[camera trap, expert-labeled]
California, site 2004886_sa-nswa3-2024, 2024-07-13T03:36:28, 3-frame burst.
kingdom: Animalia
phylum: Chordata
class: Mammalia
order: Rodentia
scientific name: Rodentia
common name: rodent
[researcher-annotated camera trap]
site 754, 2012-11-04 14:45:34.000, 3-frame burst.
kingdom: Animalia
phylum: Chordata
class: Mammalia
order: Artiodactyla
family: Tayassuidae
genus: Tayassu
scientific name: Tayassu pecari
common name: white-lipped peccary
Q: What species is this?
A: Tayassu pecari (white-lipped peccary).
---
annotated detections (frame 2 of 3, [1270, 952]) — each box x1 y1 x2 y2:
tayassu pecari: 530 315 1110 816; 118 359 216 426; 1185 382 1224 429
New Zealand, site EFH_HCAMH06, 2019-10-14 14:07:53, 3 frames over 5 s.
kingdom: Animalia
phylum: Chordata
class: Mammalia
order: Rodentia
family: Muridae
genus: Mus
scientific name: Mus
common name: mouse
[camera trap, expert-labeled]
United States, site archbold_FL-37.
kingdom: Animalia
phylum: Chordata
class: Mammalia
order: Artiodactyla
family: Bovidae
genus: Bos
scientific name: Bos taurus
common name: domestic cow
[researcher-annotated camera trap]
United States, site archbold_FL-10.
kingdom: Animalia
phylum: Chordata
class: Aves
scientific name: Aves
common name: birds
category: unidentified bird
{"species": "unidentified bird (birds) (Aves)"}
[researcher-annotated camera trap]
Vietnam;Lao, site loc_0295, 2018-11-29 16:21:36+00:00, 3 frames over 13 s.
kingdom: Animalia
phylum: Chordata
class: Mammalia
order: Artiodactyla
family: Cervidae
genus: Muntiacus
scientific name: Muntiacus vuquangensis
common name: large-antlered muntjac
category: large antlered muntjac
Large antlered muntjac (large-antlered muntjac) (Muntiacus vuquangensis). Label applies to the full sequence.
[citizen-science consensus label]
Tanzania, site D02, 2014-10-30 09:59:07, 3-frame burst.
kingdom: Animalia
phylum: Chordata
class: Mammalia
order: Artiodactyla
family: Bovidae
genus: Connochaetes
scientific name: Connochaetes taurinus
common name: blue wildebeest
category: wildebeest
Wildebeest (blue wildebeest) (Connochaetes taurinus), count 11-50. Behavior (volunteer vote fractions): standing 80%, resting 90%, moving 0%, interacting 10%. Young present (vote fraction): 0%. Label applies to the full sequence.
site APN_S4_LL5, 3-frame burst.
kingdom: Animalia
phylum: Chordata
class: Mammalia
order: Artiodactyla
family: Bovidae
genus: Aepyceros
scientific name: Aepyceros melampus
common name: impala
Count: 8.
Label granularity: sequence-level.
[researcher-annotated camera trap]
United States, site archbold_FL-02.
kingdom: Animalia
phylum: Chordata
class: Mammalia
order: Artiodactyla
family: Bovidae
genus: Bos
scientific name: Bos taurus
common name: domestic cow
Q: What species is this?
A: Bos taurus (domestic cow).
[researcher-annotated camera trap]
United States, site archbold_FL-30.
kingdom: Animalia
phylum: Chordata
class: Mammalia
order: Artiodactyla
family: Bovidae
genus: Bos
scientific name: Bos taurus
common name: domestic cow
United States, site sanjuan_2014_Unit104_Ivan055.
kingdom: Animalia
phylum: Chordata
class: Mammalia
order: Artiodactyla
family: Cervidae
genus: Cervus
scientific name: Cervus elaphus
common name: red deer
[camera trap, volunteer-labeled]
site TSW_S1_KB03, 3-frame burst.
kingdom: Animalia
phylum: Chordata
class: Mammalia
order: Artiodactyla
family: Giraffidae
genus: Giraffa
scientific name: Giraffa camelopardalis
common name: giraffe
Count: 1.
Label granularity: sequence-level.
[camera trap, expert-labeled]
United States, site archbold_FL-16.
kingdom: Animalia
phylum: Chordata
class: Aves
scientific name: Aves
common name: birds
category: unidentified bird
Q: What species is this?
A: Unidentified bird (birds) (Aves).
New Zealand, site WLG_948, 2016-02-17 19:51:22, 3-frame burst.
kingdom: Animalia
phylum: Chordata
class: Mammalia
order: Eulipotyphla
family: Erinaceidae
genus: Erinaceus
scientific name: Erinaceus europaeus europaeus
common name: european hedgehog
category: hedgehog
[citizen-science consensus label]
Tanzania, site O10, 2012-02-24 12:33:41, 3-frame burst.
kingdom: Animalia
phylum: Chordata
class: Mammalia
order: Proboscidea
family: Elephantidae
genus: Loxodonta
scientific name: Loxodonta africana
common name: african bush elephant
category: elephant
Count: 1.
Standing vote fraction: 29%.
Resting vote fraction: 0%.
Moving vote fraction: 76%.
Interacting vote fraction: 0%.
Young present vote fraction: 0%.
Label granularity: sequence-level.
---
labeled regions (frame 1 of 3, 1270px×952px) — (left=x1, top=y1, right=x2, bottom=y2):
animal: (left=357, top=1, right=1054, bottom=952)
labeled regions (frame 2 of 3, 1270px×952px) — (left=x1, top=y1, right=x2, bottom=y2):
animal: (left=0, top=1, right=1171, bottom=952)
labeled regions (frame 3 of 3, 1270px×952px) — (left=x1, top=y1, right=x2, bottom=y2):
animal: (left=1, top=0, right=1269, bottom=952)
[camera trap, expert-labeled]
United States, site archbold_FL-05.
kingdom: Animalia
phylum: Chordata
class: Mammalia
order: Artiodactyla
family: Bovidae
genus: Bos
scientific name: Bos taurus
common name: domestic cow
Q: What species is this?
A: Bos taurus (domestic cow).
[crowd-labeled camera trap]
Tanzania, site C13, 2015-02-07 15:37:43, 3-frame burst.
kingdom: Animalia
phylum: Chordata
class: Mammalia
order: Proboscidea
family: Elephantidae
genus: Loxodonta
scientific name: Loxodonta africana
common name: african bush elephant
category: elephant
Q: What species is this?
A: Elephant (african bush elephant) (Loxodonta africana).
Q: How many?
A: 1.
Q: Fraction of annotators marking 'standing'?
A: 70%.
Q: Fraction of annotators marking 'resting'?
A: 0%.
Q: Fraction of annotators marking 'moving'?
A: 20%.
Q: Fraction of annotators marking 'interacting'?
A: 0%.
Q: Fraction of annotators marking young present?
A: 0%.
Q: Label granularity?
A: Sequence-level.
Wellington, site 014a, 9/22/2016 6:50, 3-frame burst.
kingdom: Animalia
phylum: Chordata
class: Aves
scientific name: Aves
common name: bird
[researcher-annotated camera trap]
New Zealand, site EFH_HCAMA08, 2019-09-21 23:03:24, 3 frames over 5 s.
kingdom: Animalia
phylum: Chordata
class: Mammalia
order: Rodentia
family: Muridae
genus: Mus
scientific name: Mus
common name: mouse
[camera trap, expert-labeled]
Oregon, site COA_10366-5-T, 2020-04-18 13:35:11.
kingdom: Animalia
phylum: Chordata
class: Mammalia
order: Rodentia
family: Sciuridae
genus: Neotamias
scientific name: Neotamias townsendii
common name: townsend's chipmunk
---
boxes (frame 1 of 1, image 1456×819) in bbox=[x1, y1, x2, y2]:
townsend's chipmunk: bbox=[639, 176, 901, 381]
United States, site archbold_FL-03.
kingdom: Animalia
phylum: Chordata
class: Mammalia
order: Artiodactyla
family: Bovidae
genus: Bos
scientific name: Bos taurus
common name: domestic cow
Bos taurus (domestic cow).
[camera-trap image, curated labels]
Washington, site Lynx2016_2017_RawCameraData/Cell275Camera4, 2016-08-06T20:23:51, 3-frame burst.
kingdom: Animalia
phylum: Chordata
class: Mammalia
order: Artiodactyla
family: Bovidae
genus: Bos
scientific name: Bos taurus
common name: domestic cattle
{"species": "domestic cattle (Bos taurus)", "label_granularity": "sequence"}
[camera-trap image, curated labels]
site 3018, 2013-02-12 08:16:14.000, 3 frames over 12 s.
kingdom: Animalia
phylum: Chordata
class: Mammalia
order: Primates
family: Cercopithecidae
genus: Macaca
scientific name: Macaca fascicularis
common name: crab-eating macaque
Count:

— WHAT IS EXPECTED —
The first line of the entries, the line with "common name: large-antlered muntjac", and every line between them should be retyped exactly, and nothing else.

— TASK SOLUTION —
[camera trap, expert-labeled]
California, site 2004886_sa-nswa3-2024, 2024-07-13T03:36:28, 3-frame burst.
kingdom: Animalia
phylum: Chordata
class: Mammalia
order: Rodentia
scientific name: Rodentia
common name: rodent
[researcher-annotated camera trap]
site 754, 2012-11-04 14:45:34.000, 3-frame burst.
kingdom: Animalia
phylum: Chordata
class: Mammalia
order: Artiodactyla
family: Tayassuidae
genus: Tayassu
scientific name: Tayassu pecari
common name: white-lipped peccary
Q: What species is this?
A: Tayassu pecari (white-lipped peccary).
---
annotated detections (frame 2 of 3, [1270, 952]) — each box x1 y1 x2 y2:
tayassu pecari: 530 315 1110 816; 118 359 216 426; 1185 382 1224 429
New Zealand, site EFH_HCAMH06, 2019-10-14 14:07:53, 3 frames over 5 s.
kingdom: Animalia
phylum: Chordata
class: Mammalia
order: Rodentia
family: Muridae
genus: Mus
scientific name: Mus
common name: mouse
[camera trap, expert-labeled]
United States, site archbold_FL-37.
kingdom: Animalia
phylum: Chordata
class: Mammalia
order: Artiodactyla
family: Bovidae
genus: Bos
scientific name: Bos taurus
common name: domestic cow
[researcher-annotated camera trap]
United States, site archbold_FL-10.
kingdom: Animalia
phylum: Chordata
class: Aves
scientific name: Aves
common name: birds
category: unidentified bird
{"species": "unidentified bird (birds) (Aves)"}
[researcher-annotated camera trap]
Vietnam;Lao, site loc_0295, 2018-11-29 16:21:36+00:00, 3 frames over 13 s.
kingdom: Animalia
phylum: Chordata
class: Mammalia
order: Artiodactyla
family: Cervidae
genus: Muntiacus
scientific name: Muntiacus vuquangensis
common name: large-antlered muntjac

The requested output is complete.